**Problem statement:**
Starting at the line that contains "adequate stock |" and stopping after the last line, set down the listing exactly as it is. Add nothing.

**Given data:**
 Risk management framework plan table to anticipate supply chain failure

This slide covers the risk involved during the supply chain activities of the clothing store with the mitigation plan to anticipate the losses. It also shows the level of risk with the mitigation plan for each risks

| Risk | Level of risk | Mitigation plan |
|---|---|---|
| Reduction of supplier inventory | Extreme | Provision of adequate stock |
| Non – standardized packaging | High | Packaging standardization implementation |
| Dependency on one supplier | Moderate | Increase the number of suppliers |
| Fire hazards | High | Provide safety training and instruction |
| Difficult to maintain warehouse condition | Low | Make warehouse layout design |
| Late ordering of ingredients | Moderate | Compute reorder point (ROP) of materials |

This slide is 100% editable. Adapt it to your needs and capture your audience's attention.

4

**Task solution:**
| Reduction of supplier inventory | Extreme | Provision of adequate stock |
| Non – standardized packaging | High | Packaging standardization implementation |
| Dependency on one supplier | Moderate | Increase the number of suppliers |
| Fire hazards | High | Provide safety training and instruction |
| Difficult to maintain warehouse condition | Low | Make warehouse layout design |
| Late ordering of ingredients | Moderate | Compute reorder point (ROP) of materials |

This slide is 100% editable. Adapt it to your needs and capture your audience's attention.

4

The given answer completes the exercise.